Milgrim concluded that we may be puppets controlled by society but we are puppets with perception and awareness with awareness perhaps being the first step towards being a liberated society.
What other fields does social psychology intersect with?
Sociology
Personality psychology
Cognitive psychology
Clinical psychology
What are some differences and intersections between the study of social psychology and sociology?
How are they different
- Sociology tends to focus on the group level
- Social psychology tends to focus on the individual level
I.e., individual in context
How do the fields intersect?
- They often share the same training and publish in the same journals
- Both can help in understanding societal and immediate factors that influence behaviours.
What are some differences and intersections with social psychology and personality psychology
How are they different
- Personality psychologists are interested in differences between individuals
- Social psychologists are interested in how social factors affect most individuals
How do the fields intersect?
- They are closely linked. They complement each other
- Both may examine how situational factors interact with individual differences.

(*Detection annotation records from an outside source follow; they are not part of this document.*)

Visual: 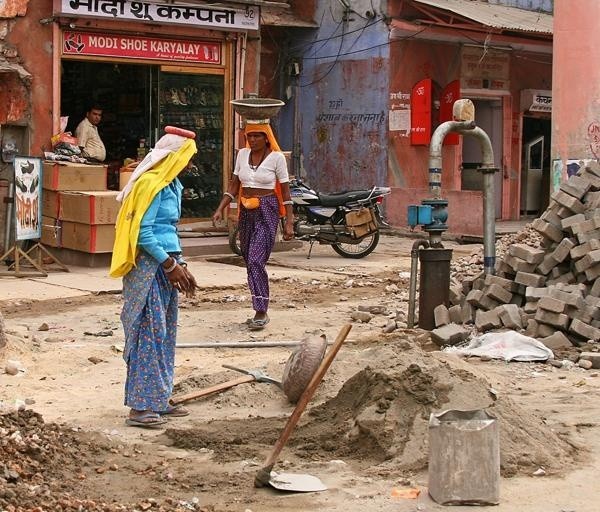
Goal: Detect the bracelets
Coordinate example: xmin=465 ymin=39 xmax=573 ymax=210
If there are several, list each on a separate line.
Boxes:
xmin=178 ymin=261 xmax=188 ymax=267
xmin=223 ymin=192 xmax=234 ymax=200
xmin=164 ymin=257 xmax=177 ymax=274
xmin=282 ymin=200 xmax=294 ymax=206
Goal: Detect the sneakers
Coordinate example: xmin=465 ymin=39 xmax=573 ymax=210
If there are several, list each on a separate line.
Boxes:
xmin=188 ymin=162 xmax=221 ymax=177
xmin=160 ymin=111 xmax=223 ymax=130
xmin=197 ymin=138 xmax=222 ymax=152
xmin=16 ymin=175 xmax=39 ymax=193
xmin=178 ymin=185 xmax=222 ymax=217
xmin=158 ymin=86 xmax=219 ymax=107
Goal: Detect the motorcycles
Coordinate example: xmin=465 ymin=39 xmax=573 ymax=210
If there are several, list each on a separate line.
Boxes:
xmin=228 ymin=177 xmax=391 ymax=259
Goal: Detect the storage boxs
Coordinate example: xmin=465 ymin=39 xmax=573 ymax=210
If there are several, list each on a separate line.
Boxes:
xmin=32 ymin=159 xmax=135 ymax=255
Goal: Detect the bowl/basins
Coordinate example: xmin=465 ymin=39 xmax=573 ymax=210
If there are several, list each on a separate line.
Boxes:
xmin=229 ymin=98 xmax=286 ymax=120
xmin=281 ymin=333 xmax=328 ymax=405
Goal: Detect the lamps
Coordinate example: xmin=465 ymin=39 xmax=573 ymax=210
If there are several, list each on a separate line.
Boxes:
xmin=40 ymin=17 xmax=76 ymax=30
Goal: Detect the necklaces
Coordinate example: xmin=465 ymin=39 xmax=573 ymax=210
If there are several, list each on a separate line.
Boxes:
xmin=250 ymin=150 xmax=266 ymax=172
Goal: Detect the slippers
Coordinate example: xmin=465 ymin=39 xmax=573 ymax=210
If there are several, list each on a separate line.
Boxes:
xmin=247 ymin=317 xmax=270 ymax=329
xmin=162 ymin=405 xmax=189 ymax=417
xmin=125 ymin=414 xmax=166 ymax=427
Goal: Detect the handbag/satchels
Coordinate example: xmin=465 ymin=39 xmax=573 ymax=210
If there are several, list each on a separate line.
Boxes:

Differences and intersections between social psyc and cog psyc
How are they different?
- Cognitive psychologists study mental processes overall
- Social psychologists are interested in mental processes with respect to social information and how these processes influence social behaviour.
How do the fields intersect?
- Social cognition has become an important area within social psychology.

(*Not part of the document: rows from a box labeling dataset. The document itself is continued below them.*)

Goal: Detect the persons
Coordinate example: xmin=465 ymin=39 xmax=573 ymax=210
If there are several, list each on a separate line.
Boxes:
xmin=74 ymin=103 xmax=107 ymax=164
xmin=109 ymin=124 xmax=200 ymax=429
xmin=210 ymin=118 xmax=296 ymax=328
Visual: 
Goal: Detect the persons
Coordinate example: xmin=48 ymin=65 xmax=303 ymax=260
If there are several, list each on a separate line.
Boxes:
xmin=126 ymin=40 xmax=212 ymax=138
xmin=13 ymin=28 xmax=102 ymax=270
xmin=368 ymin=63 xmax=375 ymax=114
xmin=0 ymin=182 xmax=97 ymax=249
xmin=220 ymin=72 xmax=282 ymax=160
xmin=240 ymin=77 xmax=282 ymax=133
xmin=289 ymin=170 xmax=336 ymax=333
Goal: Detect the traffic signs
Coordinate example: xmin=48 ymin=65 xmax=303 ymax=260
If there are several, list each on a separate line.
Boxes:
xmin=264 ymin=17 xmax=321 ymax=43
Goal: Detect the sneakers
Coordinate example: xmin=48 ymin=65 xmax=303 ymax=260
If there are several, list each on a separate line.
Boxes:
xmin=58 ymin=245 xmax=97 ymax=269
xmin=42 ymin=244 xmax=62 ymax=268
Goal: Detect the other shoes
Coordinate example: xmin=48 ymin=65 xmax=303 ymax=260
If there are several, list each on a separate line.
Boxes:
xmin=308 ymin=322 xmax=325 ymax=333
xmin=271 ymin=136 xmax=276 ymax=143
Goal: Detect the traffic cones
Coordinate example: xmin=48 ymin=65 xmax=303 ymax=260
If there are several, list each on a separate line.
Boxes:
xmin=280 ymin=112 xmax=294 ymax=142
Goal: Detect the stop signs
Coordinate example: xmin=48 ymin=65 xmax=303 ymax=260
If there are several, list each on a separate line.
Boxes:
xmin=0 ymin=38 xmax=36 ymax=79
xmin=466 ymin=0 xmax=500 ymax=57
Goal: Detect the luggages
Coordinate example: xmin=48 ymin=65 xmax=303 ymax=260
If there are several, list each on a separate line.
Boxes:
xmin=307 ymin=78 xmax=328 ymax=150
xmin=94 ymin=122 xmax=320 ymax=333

Differences and intersections btwn social psych and clinical psych
How are they different?
- Clinical psychologists seek to understand and treat people with psychological difficulties or disorders
- Social psychologists do not focus on disorders; they focus on the more typical ways in which individuals think, feel, behave and influence each other.
How do the fields intersect?
- Numerous ways.
- E.g., both may address how people cope with anxiety or pressure in social situations, how people perceive or act toward others; or how bullying or stereotyping can affect health.
Social psychology is the scientific study of ….
1. Social thinking
- How we perceive ourselves and others
- What we believe
- Judgements we make
- Our attitudes
2. Social influence
- Culture and biology
- Pressures to conform
- Persuasion
- Groups of people
3. Social relations
- Prejudice
- Aggression
- Attraction and Intimacy
- Helping
What were the 5 stages in history of social psychology?
1. Birth and Infancy
2. Call to action
3. Confidence and crisis
4. Pluralism
5. Present day
What was the birth and Infancy phase of social psychology?
- 1880 - 1920s
- Early research by Triplett and Ringelmann > how the prescence of others affects an individual’s prescence
- The first social psychology textbooks in 1908 and 1924 began to shape the emerging field.
- Writers of the first three textbooks in social psychology: the English psychologist William Mcdougall (1908) and two Americans, Edward Ross (1908) and Floyd Allport (1924). Allport’s book, in particular, with its focus on the interaction of individuals and their social context and its emphasis on the use of experimentation and the scientific method, helped to establish social psychology as the discipline it is today.
What was the call to action phase of social psychology?
- Response to try and explain the actions of Nazis in ww2 and find solutions so it will never occur again.
- Burst of activity in social psych.